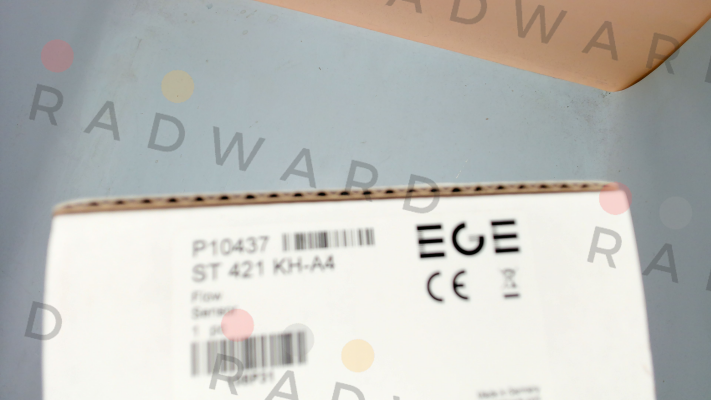 Ege-p/n: P10437, Type: ST 421 KH-A4 price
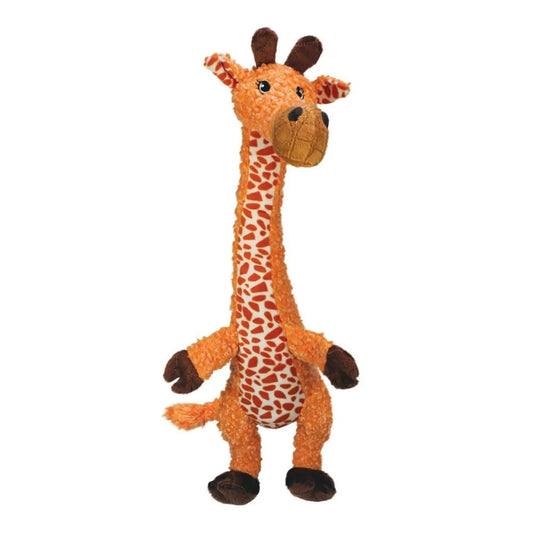 Kong - Shakers Luv's - Jouet Giraffe pour chiens KONG ™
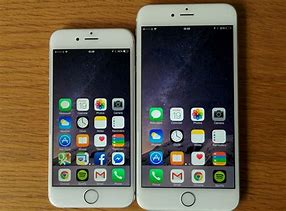 Image result for iPhone 6 and 6Plus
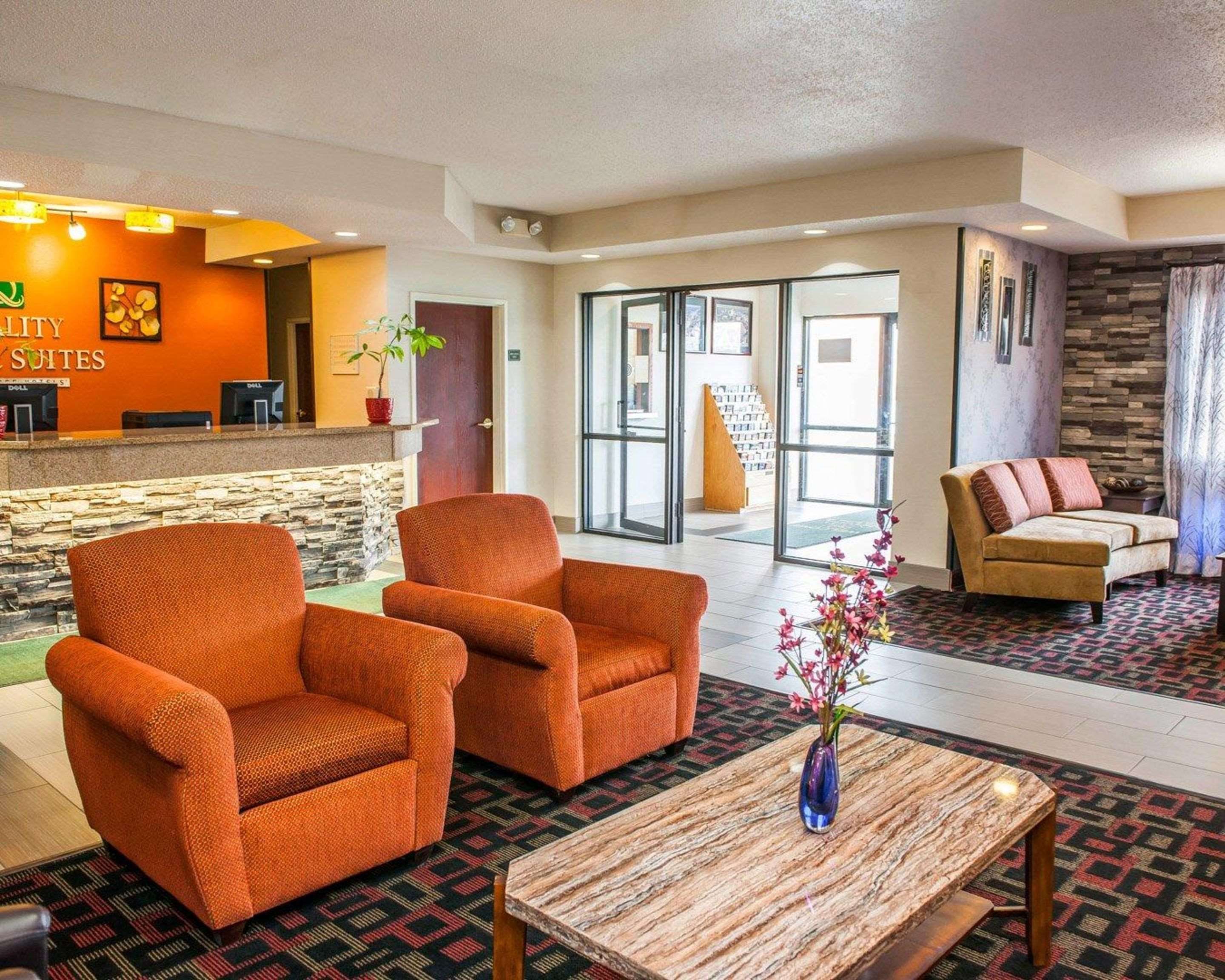 Quality Inn Suites 59 1 3 9 South Bend Hotel Deals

- About this task
Repeat each line above exactly. The pictures stay out.

- Task answer
 Ege-p/n: P10437, Type: ST 421 KH-A4 price
 Kong - Shakers Luv's - Jouet Giraffe pour chiens KONG ™
 Image result for iPhone 6 and 6Plus
 Quality Inn Suites 59 1 3 9 South Bend Hotel Deals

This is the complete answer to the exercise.